The Manulife Bank Debt Survey found that virtually all Canadians (94%) agreed that the average household is in too much debt. The vast majority of the indebted population (84%) said getting out of debt is their top financial priority.
Most indebted Canadians indicated that debt makes them feel like they are unable to do things in life that they enjoy (30%), that it makes them feel vulnerable (19%) and that they fear having to live with it for the rest of their life (18%).
The overall attitude toward debt was resignation. Two-thirds of indebted Canadians (67%) assumed everyone else was in debt, while two in five indebted Canadians said they didn’t expect to become debt-free in their lifetime.
Household debt is rising
The incidence of Canadians who report having considerable non-mortgage related debts increased to 55%, up from 46% in Spring 2019. Canadians who reported having non-mortgage related debts on credit cards increased to 60%, up 12 points over the same period.
Further, Canadians’ spending is outpacing income growth, with only 12% of Canadians saying their income is increasing faster than their spending.
Manulife’s research found that baby boomers are currently in the best financial shape out of the three generations surveyed, while Gen-Xers are in the worst. Further, Gen-Xers and millennials are struggling more than baby boomers ever did.
Compared to people younger than 55, boomers said they were more comfortable with their overall debt levels (68% vs 56%) and their financial situation (79% vs 68%), and felt as though their debt situation is under control (54% vs 32%).
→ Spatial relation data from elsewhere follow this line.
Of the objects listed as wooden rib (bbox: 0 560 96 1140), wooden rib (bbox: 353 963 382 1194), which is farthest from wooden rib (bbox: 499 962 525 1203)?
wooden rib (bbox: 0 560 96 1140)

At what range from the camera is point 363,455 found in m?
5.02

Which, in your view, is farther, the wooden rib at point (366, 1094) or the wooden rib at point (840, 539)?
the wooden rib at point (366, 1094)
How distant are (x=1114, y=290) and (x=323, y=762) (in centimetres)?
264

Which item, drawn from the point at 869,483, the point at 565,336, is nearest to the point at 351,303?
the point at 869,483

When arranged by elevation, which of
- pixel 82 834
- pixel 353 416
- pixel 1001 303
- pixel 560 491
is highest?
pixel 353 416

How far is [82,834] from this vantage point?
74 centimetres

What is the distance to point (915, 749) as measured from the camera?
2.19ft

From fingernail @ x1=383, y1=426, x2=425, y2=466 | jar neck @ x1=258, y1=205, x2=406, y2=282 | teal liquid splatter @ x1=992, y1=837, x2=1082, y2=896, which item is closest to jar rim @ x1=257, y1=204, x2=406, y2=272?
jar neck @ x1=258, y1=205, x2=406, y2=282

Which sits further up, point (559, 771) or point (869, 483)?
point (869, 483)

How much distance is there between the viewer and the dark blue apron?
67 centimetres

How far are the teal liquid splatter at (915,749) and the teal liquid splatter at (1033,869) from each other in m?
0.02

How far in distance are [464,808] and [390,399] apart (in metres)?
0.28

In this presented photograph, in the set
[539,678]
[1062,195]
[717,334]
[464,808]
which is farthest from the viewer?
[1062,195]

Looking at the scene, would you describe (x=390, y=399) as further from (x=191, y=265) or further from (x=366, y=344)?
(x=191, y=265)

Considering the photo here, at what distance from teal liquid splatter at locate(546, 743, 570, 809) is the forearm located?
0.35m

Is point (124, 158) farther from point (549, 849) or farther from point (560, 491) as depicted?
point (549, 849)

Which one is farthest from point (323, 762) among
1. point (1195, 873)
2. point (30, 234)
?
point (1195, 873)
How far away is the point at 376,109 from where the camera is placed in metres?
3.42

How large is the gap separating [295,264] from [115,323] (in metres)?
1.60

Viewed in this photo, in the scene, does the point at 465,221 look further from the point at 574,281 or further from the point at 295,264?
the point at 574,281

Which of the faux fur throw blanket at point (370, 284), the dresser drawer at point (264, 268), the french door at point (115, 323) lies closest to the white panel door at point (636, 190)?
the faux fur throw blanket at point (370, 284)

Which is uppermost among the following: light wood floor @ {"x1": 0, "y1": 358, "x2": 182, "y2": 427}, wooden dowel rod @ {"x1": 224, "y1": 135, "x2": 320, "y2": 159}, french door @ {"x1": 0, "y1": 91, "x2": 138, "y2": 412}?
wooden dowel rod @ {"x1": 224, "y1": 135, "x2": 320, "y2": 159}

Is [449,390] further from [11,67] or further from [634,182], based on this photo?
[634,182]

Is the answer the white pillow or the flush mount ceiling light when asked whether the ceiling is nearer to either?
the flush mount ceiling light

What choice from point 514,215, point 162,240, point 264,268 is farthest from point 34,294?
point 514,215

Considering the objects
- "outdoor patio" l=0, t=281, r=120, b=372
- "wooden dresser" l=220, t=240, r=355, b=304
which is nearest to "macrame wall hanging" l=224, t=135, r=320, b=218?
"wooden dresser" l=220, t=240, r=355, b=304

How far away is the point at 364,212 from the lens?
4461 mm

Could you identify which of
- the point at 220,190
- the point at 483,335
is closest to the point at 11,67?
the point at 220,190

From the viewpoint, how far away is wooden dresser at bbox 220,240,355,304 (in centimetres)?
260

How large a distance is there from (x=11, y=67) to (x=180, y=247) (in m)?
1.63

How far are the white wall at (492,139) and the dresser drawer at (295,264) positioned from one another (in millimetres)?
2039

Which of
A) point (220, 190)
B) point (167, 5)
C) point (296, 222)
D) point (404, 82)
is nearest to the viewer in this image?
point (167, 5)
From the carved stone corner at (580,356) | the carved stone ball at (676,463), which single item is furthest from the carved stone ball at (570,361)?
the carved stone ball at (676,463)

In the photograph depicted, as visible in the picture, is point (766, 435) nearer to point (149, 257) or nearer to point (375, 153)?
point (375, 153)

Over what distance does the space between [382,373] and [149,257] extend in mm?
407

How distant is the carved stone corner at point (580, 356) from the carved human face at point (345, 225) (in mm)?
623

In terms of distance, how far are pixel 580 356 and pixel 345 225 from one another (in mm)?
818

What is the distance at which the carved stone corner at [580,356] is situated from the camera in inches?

Only 41% of boomers reported carrying non-mortgage related debt, compared to 64% of Gen-Xers and 62% of millennials.
Gen-Xers, who perceived themselves as the most indebted, reported saving the lowest portion of their after-tax income (11%). They were also the most likely to report a negative spending-to-income ratio (54% vs 46% of millennials and 38% of boomers).
Millennials experienced the most difficulty entering the workforce (14% of millennials said they struggled, vs 9% of those aged 41-69). However, millennials were the most likely to say their income is increasing faster than their spending (14% vs 10%) and were also the most likely to utilize technology to improve their finances.
Three in four millennials said it was important to have access to financial plans online, preferably through an app, and over half of indebted millennials who felt in control of their situation indicated that technology has helped them manage debt.
The value of advice
Three-quarters of Canadians said they knew where to go for good financial advice.
Among those interested in taking control of their debt, millennials were more likely to say they wanted a financial advisor (38% vs 21% of people 41-69), but boomers were most likely to know where to go for advice (84% vs 71% under 55).
The vast majority of Canadians said it was at least “somewhat important” to have a financial plan that supports their children well into adulthood (84%) and that prioritizes savings as well as investments (81%).